> [Written task 1]: Give only the number of lines in the entries that follow that contain the word "below".

> [Passage provided]:
────

Tuesday, June 14, 2011

SAMUEL HYDE 1637-1677

[Ancestral Link: Harold William Miller, son of Edward Emerson Miller, son of Anna Hull (Miller), daughter of William Hull, son of Anna Hyde (Hull), daughter of Uriah Hull, son of Ezra Hull, son of William Hyde, son of Samuel Hyde.]

Lebanon, New London, Connecticut

EmilySirkin added this on 26 June 2010
Category Type: Headstone
Headstone Details
Cemetery name
Old Cemetery
Name on headstone
Samuel Hide
Birth - 1637 - Hartford, Hartford, Connecticut, United States
Death - 1677 - Lebanon, New London, Connecticut, USA

Sam Hyde's ancestors
Front of Wellington Arch in Hyde Park Corner, London, England. Some of the Hyde's were in this area.

Trumbull Cemetery

monument, Norwich, Connecticut

Norwich was settled in 1660. Most of these original proprietors of Norwich came from Saybrook, and East Saybrook (now Lyme). The 35 original proprietors of that town were:
Reverend James Fitch, the first minister
Major John Mason, afterwards Lieut. Gov. of Connecticut
Lieut. Thomas Leflingwell
Lieut. Thomas Tracy and
his eldest son John Tracy
Deacon Thomas Adgate
Christopher Huntington and
his brother, Deacon Simon Huntington
Ensign Thomas Waterman
William Hyde and
his son Samuel Hyde, and
his son-in-law John Post
Thomas Post
Lieut. William Backus and
his brother Stephen Backus
Deacon Hugh Calkins (from New London, Connecticut, and
his son John Calkins (from New London, Connecticut) and
his son-in-law Jonathan Royce (from New London, Connecticut)
John Reynolds
Thomas Bliss
Francis Griswold
John Birchard
Robert Wade
Morgan Bowers
John Gager (from New London, Connecticut
Thomas Howard
Dr. John Olmstead
Nehemiah Smith (from New London, Connecticut)
Richard Edgerton
John Elderkin
John Bradford (from Marshfield, Massachusetts)
Thomas Bingham
Robert Allen (from New London, Connecticut)
John Baldwin
John Pease (from New London, Connecticut)
Thomas Smith (from Marshfield, Massachusetts)
found on ancestry.com

SAMUEL HYDE (1640 - 1689)
Samuel Hyde was the the only son of William Hyde of Norwich, Massachusetts. He was born in Hartford, Connecticut and at one time lived in Cambridge, Massachusetts. He was a Deacon. Samuel and his wife, Jane, settled in Norwich in 1660 where their 8 children were born. The eldest daughter was the first white child born in Norwich. He was a farmer and had lands assigned to him at Norwich West Farms, where he died at the age of 40. John Birchard became the guardian of his children, who were all minors at the time. It appears that John married Samuel's widow.
found on ancestry.com

Biographical Glimpses
Samuel Hyde is the fifth great-grandfather of President Francis Grover Cleveland.
found on ancestry.com

Samuel Hyde
"Hyde, Samuel, another of the Thirty-five Proprietors, was the only son of William, also a Proprietor, and was born in Hartford in 1636. He married, 1659 Jane, daughter of Thomas Lee, of East Saybrook, now Lyme, and in the month of August of the year following, had daughter Elizabeth, who was the first female child born in Norwich of English descent. Shortly afterward he removed to West Farms, where, probably, his six remaining children were all born. He settled in the valley east of Meeting House hill and his dwelling was upon the site where O.L. Johnson, one of his descendants, now lives. He died in 1677"

────

> [Written task 2]:
Answer these questions from the Samuel Hyde page above, one answer per line:
(a) In what year was Norwich settled?
(b) Who was the father of Jane, Samuel Hyde's wife?
(c) Who became the guardian of Samuel Hyde's children?

────

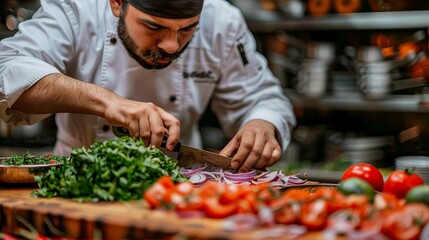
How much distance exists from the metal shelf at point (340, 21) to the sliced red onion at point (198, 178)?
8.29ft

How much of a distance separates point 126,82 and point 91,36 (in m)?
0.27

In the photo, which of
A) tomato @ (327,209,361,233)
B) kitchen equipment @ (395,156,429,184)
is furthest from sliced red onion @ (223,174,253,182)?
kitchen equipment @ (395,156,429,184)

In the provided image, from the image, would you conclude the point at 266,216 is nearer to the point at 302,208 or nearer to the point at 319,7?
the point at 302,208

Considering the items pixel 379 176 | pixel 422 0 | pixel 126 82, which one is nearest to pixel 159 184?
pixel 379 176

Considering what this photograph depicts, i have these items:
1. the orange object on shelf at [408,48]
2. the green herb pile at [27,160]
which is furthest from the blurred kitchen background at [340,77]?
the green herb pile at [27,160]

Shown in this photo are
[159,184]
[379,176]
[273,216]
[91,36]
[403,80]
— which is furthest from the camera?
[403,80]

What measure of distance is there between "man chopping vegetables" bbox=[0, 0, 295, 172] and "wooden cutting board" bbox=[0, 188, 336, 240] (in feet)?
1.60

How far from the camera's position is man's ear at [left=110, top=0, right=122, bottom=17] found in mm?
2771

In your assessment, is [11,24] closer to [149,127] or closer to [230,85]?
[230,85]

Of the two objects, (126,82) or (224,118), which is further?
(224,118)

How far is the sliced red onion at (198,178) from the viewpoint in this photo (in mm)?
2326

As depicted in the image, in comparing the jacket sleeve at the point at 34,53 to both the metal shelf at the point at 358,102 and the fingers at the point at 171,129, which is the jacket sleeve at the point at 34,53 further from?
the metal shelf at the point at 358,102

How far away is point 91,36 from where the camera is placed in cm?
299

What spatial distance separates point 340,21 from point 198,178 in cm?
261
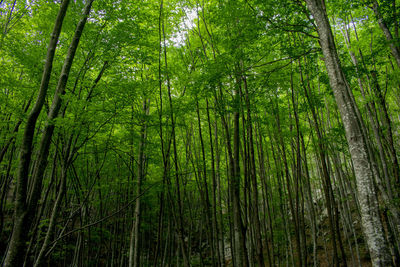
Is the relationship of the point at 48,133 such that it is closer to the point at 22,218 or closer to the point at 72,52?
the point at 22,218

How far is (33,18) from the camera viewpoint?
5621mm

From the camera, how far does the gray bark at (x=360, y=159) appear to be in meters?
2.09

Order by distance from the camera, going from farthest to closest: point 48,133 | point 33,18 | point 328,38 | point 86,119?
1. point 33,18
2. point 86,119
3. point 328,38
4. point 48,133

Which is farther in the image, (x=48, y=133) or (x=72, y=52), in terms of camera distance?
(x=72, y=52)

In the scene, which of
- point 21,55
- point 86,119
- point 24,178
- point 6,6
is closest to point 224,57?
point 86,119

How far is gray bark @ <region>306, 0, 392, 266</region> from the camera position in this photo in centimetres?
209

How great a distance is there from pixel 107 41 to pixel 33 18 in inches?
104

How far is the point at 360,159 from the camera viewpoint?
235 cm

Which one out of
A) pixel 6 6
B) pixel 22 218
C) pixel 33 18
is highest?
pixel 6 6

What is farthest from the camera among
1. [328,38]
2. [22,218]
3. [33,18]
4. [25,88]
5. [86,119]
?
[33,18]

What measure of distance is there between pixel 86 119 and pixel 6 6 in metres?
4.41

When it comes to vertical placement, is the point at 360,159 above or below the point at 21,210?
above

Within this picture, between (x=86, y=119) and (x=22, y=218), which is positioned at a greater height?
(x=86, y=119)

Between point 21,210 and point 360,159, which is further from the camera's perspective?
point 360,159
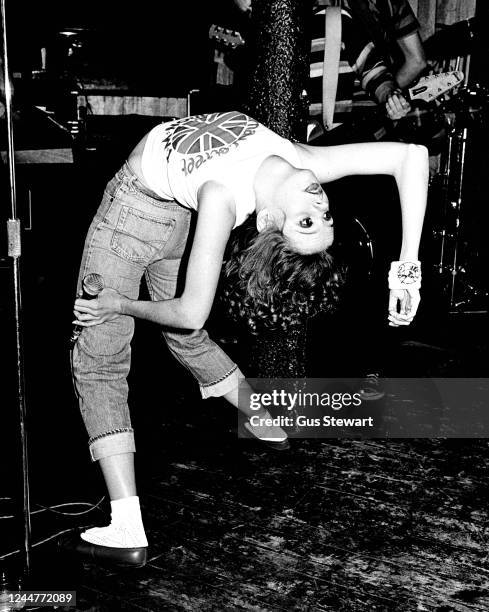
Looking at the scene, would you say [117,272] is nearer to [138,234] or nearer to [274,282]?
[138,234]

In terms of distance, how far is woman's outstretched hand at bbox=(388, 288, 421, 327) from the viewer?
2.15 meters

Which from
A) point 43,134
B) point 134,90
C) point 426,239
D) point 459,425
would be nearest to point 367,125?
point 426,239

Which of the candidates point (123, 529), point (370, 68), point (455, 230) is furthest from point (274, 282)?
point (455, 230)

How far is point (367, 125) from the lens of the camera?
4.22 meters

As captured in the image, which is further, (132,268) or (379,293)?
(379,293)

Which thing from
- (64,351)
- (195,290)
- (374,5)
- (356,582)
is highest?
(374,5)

────

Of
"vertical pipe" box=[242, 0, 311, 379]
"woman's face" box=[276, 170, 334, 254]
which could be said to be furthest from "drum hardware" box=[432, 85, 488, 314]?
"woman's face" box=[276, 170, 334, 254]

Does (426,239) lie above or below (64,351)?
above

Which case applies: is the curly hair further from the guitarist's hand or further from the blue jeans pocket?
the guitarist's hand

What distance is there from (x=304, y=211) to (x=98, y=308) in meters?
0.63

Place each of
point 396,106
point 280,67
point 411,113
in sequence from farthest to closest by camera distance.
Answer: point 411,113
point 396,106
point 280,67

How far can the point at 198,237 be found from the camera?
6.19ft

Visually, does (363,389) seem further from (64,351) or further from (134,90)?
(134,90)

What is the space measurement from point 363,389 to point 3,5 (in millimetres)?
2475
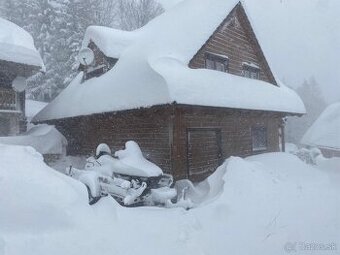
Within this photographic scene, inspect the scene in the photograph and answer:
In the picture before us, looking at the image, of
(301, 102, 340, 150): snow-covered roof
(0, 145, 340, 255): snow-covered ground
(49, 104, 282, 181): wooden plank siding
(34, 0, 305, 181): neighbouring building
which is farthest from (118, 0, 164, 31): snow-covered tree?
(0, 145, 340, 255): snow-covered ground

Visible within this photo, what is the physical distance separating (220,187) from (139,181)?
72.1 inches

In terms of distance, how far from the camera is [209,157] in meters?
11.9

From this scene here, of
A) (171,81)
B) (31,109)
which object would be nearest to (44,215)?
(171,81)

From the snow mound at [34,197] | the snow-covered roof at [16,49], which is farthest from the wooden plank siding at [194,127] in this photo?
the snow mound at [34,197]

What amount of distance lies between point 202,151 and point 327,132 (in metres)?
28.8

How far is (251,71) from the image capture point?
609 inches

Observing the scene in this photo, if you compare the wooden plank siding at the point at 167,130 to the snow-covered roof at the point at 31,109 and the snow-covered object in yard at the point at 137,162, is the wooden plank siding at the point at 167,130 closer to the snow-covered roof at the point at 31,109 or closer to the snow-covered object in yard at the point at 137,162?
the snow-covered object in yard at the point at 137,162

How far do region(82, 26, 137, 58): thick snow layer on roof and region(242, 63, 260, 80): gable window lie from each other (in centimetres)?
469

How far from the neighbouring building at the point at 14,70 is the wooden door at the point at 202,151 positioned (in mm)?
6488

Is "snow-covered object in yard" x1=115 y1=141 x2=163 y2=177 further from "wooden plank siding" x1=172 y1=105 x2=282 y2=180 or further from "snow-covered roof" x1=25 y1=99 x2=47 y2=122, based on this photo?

────

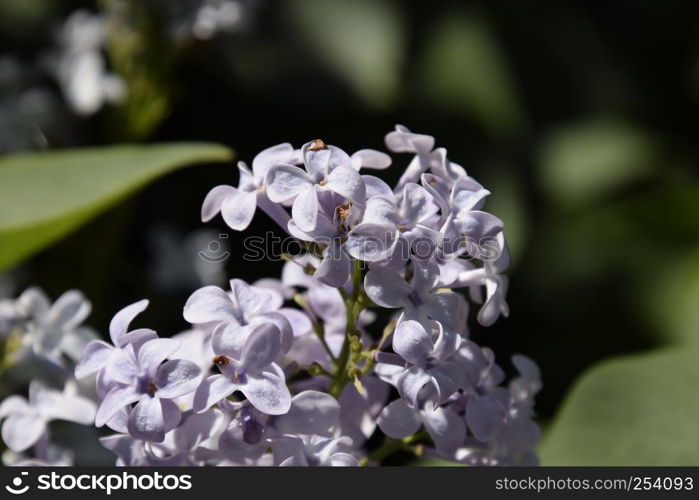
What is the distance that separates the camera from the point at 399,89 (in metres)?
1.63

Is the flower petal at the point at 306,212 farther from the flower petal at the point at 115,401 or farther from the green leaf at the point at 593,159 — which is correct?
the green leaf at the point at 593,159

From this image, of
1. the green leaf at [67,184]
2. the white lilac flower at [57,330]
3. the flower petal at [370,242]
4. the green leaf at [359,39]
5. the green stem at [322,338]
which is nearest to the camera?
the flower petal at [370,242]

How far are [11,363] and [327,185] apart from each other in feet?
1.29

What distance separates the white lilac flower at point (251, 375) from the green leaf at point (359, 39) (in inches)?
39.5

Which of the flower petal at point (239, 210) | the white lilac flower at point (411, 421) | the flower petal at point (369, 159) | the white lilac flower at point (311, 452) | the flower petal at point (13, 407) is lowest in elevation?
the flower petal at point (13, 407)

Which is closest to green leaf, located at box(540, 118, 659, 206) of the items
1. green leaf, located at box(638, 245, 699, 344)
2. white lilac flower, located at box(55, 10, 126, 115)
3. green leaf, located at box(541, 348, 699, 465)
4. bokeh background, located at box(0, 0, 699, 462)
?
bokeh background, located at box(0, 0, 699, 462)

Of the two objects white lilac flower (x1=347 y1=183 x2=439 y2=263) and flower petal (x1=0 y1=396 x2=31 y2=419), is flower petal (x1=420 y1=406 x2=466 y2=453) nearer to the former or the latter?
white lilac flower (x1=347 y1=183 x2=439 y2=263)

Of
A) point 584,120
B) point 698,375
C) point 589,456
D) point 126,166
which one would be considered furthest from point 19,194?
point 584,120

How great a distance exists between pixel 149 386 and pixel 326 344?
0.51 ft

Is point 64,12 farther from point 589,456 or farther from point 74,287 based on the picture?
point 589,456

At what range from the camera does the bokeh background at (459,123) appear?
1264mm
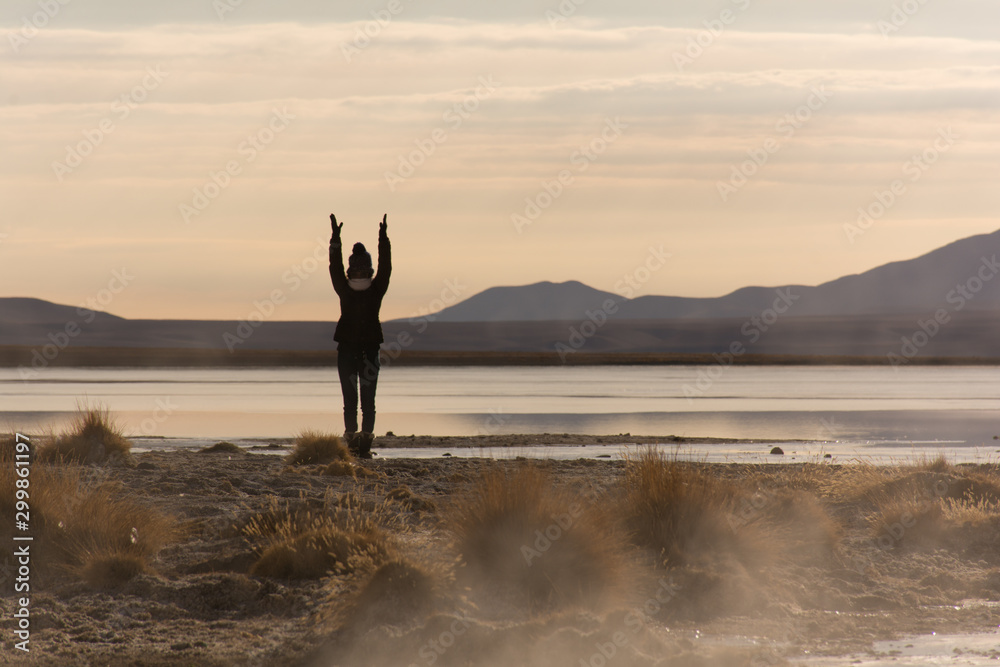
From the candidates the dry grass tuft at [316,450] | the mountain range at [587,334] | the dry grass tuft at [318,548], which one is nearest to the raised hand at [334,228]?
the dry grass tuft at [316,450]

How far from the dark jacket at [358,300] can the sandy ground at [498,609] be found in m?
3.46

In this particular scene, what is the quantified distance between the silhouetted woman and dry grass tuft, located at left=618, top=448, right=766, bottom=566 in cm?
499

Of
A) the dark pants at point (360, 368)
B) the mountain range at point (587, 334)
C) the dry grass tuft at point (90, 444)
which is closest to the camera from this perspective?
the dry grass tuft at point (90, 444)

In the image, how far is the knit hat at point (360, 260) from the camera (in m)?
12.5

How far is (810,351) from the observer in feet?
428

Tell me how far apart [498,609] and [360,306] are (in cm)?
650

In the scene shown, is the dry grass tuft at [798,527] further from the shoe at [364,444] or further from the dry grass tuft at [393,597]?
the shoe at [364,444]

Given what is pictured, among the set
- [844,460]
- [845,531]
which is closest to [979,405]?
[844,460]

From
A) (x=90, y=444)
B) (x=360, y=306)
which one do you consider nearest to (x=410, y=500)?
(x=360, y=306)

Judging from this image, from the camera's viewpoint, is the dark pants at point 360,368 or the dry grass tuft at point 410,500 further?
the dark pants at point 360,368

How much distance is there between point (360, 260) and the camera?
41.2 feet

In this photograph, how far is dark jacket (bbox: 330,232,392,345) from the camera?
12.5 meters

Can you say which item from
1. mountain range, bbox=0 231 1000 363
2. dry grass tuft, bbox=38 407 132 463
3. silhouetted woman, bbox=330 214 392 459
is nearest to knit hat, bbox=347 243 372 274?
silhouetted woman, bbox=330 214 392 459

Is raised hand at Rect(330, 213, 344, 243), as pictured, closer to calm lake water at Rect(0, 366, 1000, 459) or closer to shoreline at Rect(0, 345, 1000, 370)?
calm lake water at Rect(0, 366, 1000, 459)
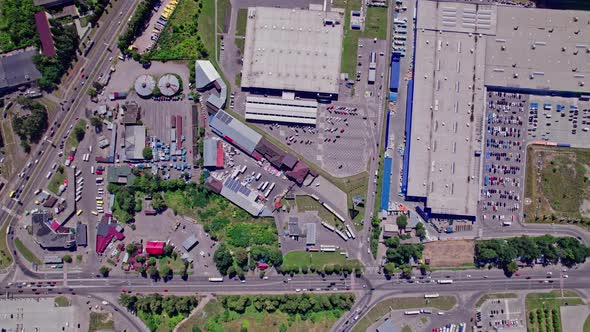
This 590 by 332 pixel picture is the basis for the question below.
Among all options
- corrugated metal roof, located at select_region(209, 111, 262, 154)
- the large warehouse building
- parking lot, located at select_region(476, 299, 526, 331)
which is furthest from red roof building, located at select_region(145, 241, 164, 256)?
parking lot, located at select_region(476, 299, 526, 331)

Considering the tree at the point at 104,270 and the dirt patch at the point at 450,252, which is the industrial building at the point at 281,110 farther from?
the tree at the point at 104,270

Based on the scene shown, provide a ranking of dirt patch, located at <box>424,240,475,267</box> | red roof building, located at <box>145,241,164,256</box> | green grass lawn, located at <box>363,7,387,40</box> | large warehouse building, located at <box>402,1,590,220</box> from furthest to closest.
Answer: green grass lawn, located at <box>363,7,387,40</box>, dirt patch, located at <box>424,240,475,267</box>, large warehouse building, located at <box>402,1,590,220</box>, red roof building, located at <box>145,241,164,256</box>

────

> [Final answer 1]: 3

> [Final answer 2]:
(a) 1660
(b) Thomas Lee, of East Saybrook (now Lyme)
(c) John Birchard